Local HTTP fetch -- fast, free (~80% of sites)
Detect bot protection (Cloudflare, DataDome, AWS WAF) or JS-rendered SPA
Automatic cloud API fallback (requires WEBCLAW_API_KEY)
Environment variables
| Variable | Description |
|---|---|
WEBCLAW_API_KEY | Enables cloud fallback for bot-protected and JS-rendered sites |
OPENAI_API_KEY | Enables extract and summarize tools (OpenAI provider) |
ANTHROPIC_API_KEY | Enables extract and summarize tools (Anthropic provider) |
OLLAMA_HOST | Custom Ollama URL (default: localhost:11434) |
rmcp crate (the official Rust MCP SDK) and communicates over stdio. No network ports are opened.Tools
The MCP server exposes 8 tools. Each tool maps to a corresponding REST API endpoint.
1. scrape
Extract content from a single URL.
| Param | Type | Required | Description |
|---|---|---|---|
url | string | Yes | URL to scrape. |
format | string | No | Output format: markdown, llm, text, or json. |
include_selectors | string[] | No | CSS selectors to include exclusively. |
exclude_selectors | string[] | No | CSS selectors to remove. |
only_main_content | boolean | No | Extract only the main content element. |
browser | string | No | Browser profile: chrome, firefox, or random. |
2. crawl
Crawl a website with BFS traversal.
| Param | Type | Required | Description |
|---|---|---|---|
url | string | Yes | Starting URL. |
depth | number | No | Max crawl depth. Default: 2. |
max_pages | number | No | Max pages to extract. Default: 50. |
concurrency | number | No | Concurrent requests. Default: 5. |
use_sitemap | boolean | No | Seed queue with sitemap URLs. |
format | string | No | Output format for each page. |
3. map
Discover all URLs on a site via sitemap parsing.

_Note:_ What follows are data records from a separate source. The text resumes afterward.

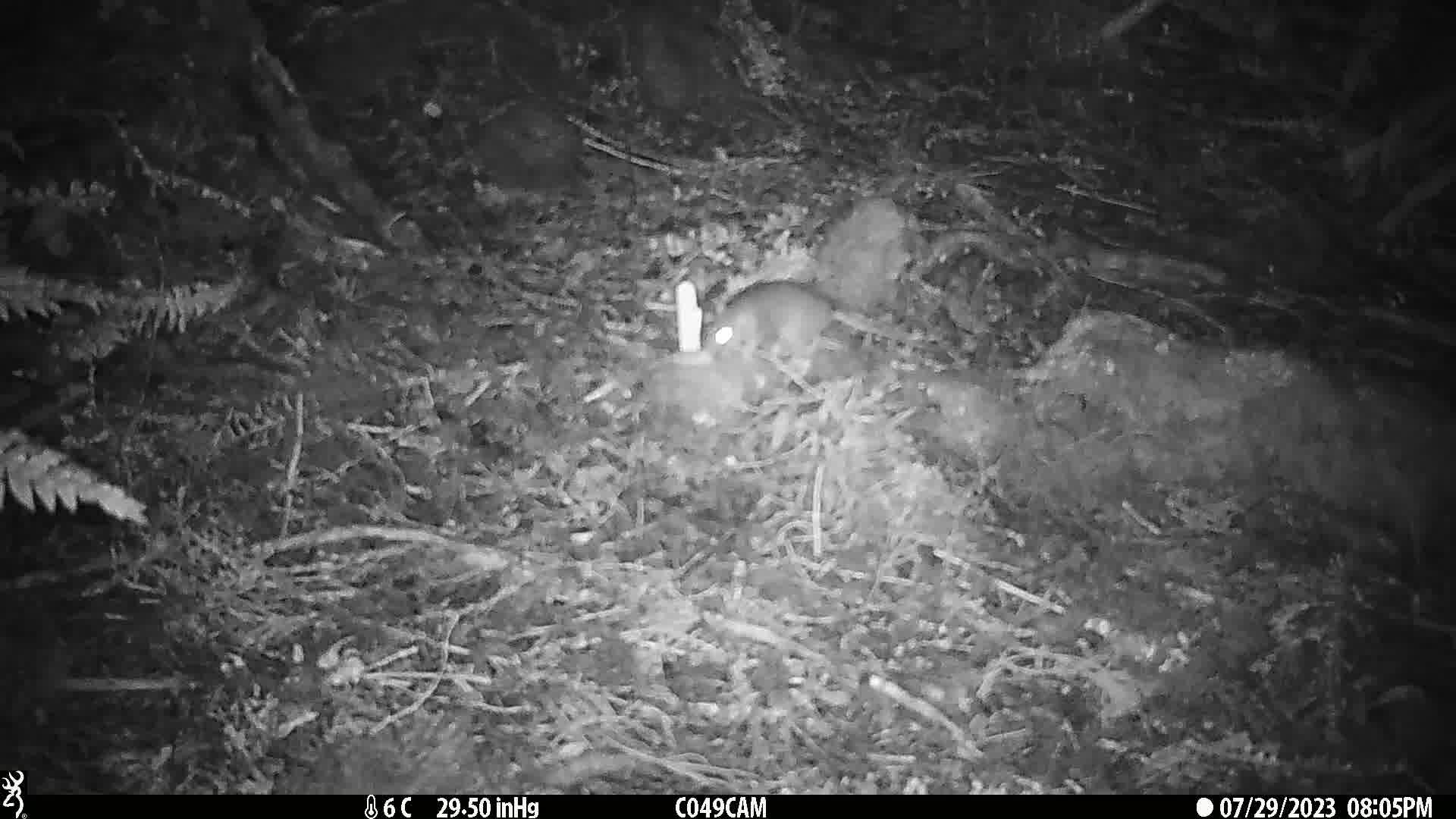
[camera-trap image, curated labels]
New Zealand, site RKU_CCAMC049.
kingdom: Animalia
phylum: Chordata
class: Mammalia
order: Rodentia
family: Muridae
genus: Rattus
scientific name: Rattus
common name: rat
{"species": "rat (Rattus)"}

| Param | Type | Required | Description |
|---|---|---|---|
url | string | Yes | Base URL of the site to map. |
4. batch
Extract content from multiple URLs concurrently.

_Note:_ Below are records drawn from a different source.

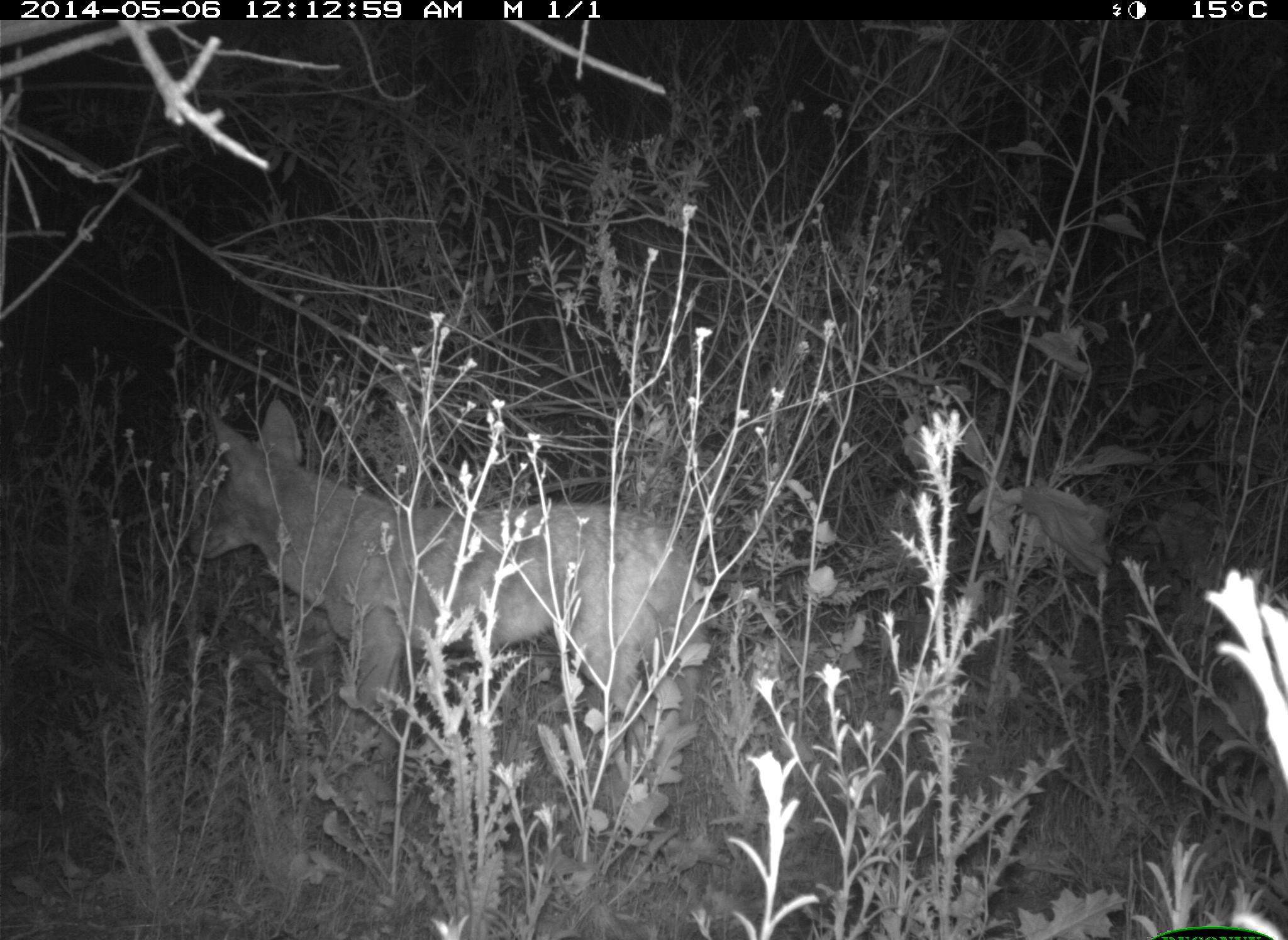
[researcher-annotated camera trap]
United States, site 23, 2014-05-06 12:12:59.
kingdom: Animalia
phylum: Chordata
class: Mammalia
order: Carnivora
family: Canidae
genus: Canis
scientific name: Canis latrans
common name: coyote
Coyote (Canis latrans).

| Param | Type | Required | Description |
|---|---|---|---|
urls | string[] | Yes | Array of URLs to extract. |
format | string | No | Output format for each URL. |
concurrency | number | No | Max concurrent requests. Default: 5. |
5. extract
Extract structured JSON data using an LLM.
| Param | Type | Required | Description |
|---|---|---|---|
url | string | Yes | URL to extract data from. |
prompt | string | No* | Natural language extraction prompt. |
schema | string | No* | JSON schema string defining the output structure. |
6. summarize
Generate a concise summary of a web page.
| Param | Type | Required | Description |
|---|---|---|---|
url | string | Yes | URL to summarize. |
max_sentences | number | No | Max sentences in summary. Default: 3. |
7. diff
Track content changes between snapshots.
| Param | Type | Required | Description |
|---|---|---|---|
url | string | Yes | URL to scrape for current version. |
previous_snapshot | string | Yes | JSON string of a previous extraction result. |
8. brand
Extract brand identity (colors, fonts, logos) from a site.
| Param | Type | Required | Description |
|---|---|---|---|
url | string | Yes | URL of the site to analyze. |
Example conversations
Here is how an AI agent might use the webclaw MCP tools in practice.
User
Scrape the Stripe pricing page and pull out all the plan names and prices.
Claude (using webclaw MCP)
I will use the extract tool to pull structured pricing data from the page.
User
Crawl the Next.js docs and summarize the top 5 pages.
Claude (using webclaw MCP)
I will first map the site to discover pages, then crawl and summarize the most important ones.